Setelah ditelusuri, bau dan asap itu berasal dari sebuah lubang yang bergolak seperti air mendidih. Lubang itu berada di dekat parit seberang rumahnya, tepatnya di bawah tiang listrik.
SCROLL TO CONTINUE WITH CONTENT
Warga setempat sempat merasa panik karena mengira semburan gas tersebut serupa dengan semburan lumpur di Porong, Sidoarjo, Jawa Timur. Apalagi, di dekat lubang tersebut tampak ular, tikus, dan ikan-ikan yang mati.
Sementara itu, Tonison (59) Ketua RT setempat bersama beberapa warga berinisiatif memagari lubang tersebut dengan tali rafia. Mereka khawatir semburan tersebut membahayakan. Dia juga menghubungi polisi dan Perusahaan Gas Nasional (PGN).
Kabel Listrik
Setelah dilakukan pemeriksaan oleh petugas PLN, ternyata penyebab munculnya asap dan bau gas itu berasal dari kabel listrik yang terkelupas.

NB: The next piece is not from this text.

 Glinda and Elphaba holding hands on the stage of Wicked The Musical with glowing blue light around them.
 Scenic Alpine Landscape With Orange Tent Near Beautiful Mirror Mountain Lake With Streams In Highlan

Kabel itu menyebabkan tiang listrik menjadi panas sehingga membuat air parit di sekitar tiang listrik mendidih. Air di sekitar tiang juga mengandung listrik, sehingga banyak binatang seperti ular, tikus, dan ikan mati kesetrum.
”Tadi listrik dimatikan, sekarang sudah hidup lagi,” kata Bakri, salah satu petugas PLN yang melakukan perbaikan di tiang listrik.